Esqueça o celular por uns instantes. Apague da memória as redes sociais. Agora, tente reviver a Boa Vista da primeira metade dos anos 1940, com apenas três mil habitantes. Esse foi o cenário encontrado pela família do subtenente telegrafista do Exército João Baptista da Silva. A convite do recém nomeado primeiro governador do Território Federal do Rio Branco, capitão Ene Garcez, o paraense chegava para instalar o serviço de rádio e comunicação na nova unidade da Federação.
Toda a estrutura administrativa do então Território Federal, foi acomodada em área cedida pelos padres, no prédio da Prelazia. Ali também ficava o serviço de rádio.
No grupo, estava Astrolino Carneiro da Silva, o Lino, filho mais velho do sub-oficial, na época, com nove anos de idade.
Crescendo no meio válvulas , resistências e transformadores, Lino apaixonou-se pelo rádio e seus segredos. Já adolescente, com voz forte e com boa dicção, ele aproveitou oportunidade surgida e estreou no serviço de som de Celestino da Luz, instalado na rua José Magalhães, onde passaria a funcionar, posteriormente, o Parque Hi-Fi.
"O serviço de alto-falantes levava música de todos os gêneros e informação aos ouvintes. Era o meio de comunicação disponível. Só mudávamos a programação quando alguém morria. Aí passávamos a tocar músicas sacras, em respeito ao ser humano, como se dizia naquele tempo", lembra Lino.
Com a inauguração da primeira emissora de rádio no território (Rádio Difusora Roraima), ocorrida em 1957, na presença do presidente Juscelino Kubistchek, Lino passou a fazer serviços de locução no novo veículo. “Cheguei a fazer o Mensageiro do Ar, um dos programas de maior sucesso na história da emissora”, diz Lino.
Lino também trabalhou em órgãos públicos, como a Sunab e o Detran. Mas, sempre que possível, continuava a exercer o radialismo. Quando perguntado sobre a melhor lembrança da profissão, ele destaca a cobertura da visita do presidente Emílio Garrastazu Médici, no início da década de 1970, a Santa Elena de Uairén, fronteira com o Brasil, onde aquela autoridade reuniu-se com o então presidente da Venezuela, Rafael Caldera. Lino foi na comitiva a convite do jornalista e radialista Laucides Oliveira.

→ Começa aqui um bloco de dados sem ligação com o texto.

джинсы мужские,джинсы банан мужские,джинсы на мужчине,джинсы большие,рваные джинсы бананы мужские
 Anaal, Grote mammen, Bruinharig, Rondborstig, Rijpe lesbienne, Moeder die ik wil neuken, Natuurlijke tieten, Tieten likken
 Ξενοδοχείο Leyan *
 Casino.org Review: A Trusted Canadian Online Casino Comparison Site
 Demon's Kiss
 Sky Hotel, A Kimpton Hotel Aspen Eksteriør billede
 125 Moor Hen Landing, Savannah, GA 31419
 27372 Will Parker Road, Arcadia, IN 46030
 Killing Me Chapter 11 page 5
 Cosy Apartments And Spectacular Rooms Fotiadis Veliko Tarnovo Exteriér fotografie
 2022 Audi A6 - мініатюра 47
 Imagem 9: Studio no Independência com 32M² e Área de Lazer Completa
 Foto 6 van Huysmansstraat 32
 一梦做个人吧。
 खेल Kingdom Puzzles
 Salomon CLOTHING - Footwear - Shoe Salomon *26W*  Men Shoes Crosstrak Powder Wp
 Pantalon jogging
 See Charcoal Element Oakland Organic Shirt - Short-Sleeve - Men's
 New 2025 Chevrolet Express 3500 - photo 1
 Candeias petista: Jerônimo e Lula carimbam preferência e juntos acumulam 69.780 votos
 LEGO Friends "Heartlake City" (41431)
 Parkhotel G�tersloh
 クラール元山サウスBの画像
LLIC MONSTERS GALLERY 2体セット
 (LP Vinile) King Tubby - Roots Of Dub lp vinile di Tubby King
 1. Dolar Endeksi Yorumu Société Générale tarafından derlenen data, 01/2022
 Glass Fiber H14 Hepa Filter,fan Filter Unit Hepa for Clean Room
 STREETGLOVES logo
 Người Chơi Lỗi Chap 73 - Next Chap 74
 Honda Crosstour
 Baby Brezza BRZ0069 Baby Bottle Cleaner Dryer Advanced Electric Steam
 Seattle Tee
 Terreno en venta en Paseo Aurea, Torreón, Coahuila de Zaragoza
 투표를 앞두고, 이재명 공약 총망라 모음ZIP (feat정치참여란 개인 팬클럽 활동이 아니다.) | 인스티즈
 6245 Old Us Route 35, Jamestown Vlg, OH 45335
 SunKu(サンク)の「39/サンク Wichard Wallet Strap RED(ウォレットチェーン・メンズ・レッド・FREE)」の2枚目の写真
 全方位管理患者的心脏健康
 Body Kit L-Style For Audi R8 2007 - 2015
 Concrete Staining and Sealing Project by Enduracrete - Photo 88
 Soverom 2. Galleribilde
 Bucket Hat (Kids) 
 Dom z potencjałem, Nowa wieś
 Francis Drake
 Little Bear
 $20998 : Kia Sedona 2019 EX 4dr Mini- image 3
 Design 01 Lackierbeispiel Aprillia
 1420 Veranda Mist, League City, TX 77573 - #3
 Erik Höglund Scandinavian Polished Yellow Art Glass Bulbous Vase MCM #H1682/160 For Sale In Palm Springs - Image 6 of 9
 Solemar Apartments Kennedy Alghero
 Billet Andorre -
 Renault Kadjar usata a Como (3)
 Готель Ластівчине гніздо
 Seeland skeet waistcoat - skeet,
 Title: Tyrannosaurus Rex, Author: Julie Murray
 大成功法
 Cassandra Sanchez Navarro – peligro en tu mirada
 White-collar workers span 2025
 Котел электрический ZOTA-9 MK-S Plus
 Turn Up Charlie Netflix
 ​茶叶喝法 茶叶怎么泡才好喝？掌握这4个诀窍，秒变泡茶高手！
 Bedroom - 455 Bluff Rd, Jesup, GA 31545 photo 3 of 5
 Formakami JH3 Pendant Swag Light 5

Como fato pitoresco na carreira, ele lembra ter salvado o emprego de grande amigo, motorista civil do 6º BEC. “O cara ia pegar a balsa no Rio Branco, no final da rua Coronel Mota, antigo Porto do Bessa. Errou a manobra e o caminhão entrou no rio. Apavorado, ele me pediu ajuda. Mandei a notícia no ar com elogios à manobra do condutor, que teria salvado inúmeras vidas no local. O comandante aceitou o argumento e ele escapou da demissão”, conta Lino.
Hoje, aos 87 anos, Lino Silva está aposentado. Curte os jogos do Flamengo, embora a fase esteja ruim para o rubro-negro carioca. Volta e meia recorre aos recortes de jornais e fotografias, em volta ao passado. Lamenta estar sem fotos do período. Nem mesmo do programa “Quando os Silva se encontram”, idealizado por Laucides Oliveira e apresentado no Teatro Carlos Gomes. Ele fazia a locução, enquanto sua irmã, a cantora Odilce Silva, e seu sobrinho, o violonista Sérgio Silva, divertiam o público boa-vistense. Bons tempos.